Jan Wouters: Geblokte zachtaardigheid
Hoe geblokt kun je zijn? We hadden hem graag als rugbyer gezien, in een shirt met blauw-gele horizontale strepen en een wit kraagje. Daaronder een witte broek, strak om zijn heipaaldijen heen gespannen. Die broek zou al snel niet meer schoon zijn, evenmin als de tulband die, laag voor laag, gedurende de match om zijn hoofd gewikkeld zou moeten worden en waarin de rode vlek desondanks langzaam zou groeien. Gewoontegetrouw zou hij uit een scrum vlak voor tijd de winnende punten scoren. Zijn grimas bij het verlaten van het veld zou elke keer een tand minder tonen.
Zijn mooiste wedstrijden zouden de interlands voor Schotland tegen Engeland zijn. Vooruit dan, bij die gelegenheden in egaal donkerblauw shirt. Maar wel met wit kraagje en witte broek. Berucht zouden zijn duels zijn met de even gedrongen Gascoigne. Uit respect zouden de andere spelers de scrums volledig aan hen overlaten: koppen tegen elkaar en duwen maar. Na afloop van de partij zouden zij elkaar, in plaats van een hand, omstebeurt met kracht een elleboog in het gezicht planten. En daarna samen een pilsje drinken. Nou ja, Jan een melkje.
Jan is thuisgekomen in Schotland.
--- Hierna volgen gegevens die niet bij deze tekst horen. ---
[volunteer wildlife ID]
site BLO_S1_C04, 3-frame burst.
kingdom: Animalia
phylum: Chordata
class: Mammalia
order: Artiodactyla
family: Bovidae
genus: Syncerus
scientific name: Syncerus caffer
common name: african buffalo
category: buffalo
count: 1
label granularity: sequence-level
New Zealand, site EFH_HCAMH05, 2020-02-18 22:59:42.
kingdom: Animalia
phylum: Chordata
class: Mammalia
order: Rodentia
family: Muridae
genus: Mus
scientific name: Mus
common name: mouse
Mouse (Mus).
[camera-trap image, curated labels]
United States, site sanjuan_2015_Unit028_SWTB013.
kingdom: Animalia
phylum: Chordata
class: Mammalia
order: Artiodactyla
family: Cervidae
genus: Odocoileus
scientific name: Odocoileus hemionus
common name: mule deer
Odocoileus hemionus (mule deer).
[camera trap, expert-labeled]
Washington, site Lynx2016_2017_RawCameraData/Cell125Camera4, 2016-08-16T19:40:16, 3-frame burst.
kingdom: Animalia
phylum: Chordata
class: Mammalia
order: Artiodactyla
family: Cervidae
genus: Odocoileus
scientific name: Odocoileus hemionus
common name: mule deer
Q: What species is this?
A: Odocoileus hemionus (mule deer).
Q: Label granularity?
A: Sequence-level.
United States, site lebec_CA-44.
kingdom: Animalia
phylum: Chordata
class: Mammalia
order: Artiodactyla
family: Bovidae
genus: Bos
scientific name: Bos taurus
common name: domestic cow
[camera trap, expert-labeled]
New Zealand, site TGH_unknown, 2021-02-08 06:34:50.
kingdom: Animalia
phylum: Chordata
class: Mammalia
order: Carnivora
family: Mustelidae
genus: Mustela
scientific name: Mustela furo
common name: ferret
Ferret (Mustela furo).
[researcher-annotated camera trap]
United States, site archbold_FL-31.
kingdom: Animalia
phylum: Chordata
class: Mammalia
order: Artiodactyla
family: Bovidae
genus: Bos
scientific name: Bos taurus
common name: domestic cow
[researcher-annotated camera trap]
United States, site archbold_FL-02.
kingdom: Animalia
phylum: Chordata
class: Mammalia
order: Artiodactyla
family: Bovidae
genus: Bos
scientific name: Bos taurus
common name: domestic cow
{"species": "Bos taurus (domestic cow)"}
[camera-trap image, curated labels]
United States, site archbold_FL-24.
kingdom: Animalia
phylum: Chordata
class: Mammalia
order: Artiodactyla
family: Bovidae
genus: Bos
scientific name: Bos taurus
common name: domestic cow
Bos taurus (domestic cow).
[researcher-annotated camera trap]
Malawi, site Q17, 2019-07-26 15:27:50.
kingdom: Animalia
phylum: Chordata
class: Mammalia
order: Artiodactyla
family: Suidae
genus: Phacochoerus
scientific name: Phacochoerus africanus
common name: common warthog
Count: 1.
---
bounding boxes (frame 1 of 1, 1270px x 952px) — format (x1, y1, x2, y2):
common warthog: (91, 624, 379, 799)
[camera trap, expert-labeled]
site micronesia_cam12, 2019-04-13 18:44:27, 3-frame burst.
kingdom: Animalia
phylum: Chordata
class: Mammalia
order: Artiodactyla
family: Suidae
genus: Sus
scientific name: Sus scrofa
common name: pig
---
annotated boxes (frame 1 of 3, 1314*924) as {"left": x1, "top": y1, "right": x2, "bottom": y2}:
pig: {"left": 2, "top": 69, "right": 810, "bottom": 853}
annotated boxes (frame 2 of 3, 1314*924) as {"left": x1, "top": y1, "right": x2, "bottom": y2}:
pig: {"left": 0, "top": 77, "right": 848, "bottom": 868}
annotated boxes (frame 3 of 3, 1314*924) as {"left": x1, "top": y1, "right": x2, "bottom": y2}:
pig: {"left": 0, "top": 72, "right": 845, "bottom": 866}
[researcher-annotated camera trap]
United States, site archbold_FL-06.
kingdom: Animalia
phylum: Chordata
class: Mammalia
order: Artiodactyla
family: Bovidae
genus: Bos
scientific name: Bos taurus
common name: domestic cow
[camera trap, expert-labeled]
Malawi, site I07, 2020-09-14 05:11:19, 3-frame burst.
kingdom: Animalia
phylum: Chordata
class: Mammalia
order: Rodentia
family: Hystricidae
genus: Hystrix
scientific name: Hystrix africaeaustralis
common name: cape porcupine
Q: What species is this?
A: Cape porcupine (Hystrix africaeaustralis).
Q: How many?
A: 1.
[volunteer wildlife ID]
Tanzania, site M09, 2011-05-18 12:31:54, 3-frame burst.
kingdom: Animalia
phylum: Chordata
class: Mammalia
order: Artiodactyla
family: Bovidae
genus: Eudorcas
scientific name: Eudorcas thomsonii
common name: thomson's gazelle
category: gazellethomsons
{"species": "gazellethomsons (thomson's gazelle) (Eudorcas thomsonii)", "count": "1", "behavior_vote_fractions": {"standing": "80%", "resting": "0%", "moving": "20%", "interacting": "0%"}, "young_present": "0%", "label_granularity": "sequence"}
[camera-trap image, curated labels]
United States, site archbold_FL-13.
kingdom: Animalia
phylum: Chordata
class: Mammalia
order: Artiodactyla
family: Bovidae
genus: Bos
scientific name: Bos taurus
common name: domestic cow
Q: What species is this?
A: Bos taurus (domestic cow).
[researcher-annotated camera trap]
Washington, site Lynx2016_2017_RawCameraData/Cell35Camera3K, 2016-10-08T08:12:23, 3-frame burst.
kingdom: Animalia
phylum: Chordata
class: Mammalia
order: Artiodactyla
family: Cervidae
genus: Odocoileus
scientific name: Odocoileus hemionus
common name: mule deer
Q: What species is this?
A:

Zijn mistroostige blik past bij regen. Bij motregen. En trouwens ook bij striemende regen. Zijn licht gekromde schouders torsen de last van een periode van miskenning. Maar zijn zwijgen verraadt berusting: elke wolk verbergt een nieuwe wolk. En toch is hij ongebroken. Zijn vierkante postuur maakt hem een overlever in het land, waar Berti Vogts de natuurlijke bondscoach is. Zelfs als er geen hoop is, wordt goedmoedig de beuk erin gegooid, verpakt in een flauwe glimlach. Dat biedt troost, ook al leidt het nergens toe. Hooguit tot een veredeld soort rugby.
Kon Jan nog maar zelf in het veld staan, desnoods als voetballer. Dan zou zijn gezwoeg tot zijn recht komen. Hij zou zijn gelatenheid in de kleedkamer achterlaten en voor de duur van de wedstrijd verruilen voor onverzettelijkheid, zodat de lucht even zou opklaren. Langs de lijn kan hij het wolkendek niet verdrijven.
Zijn trouw aan Advocaat brengt hem als hulpcoach tijdens het Europees kampioenschap naar het Nederlands elftal. Of misschien is het meer zijn loyaliteit aan Van Hanegem: zelden hebben we iemand zo opgelucht horen verklaren dat de nieuwe collega rookt. Maar Jan had gelijk een langer dienstverband te weigeren: hij zou snel weer naar Glasgow hunkeren, waar hij steun vindt in de mist als hij zich door de spelers in de steek gelaten voelt.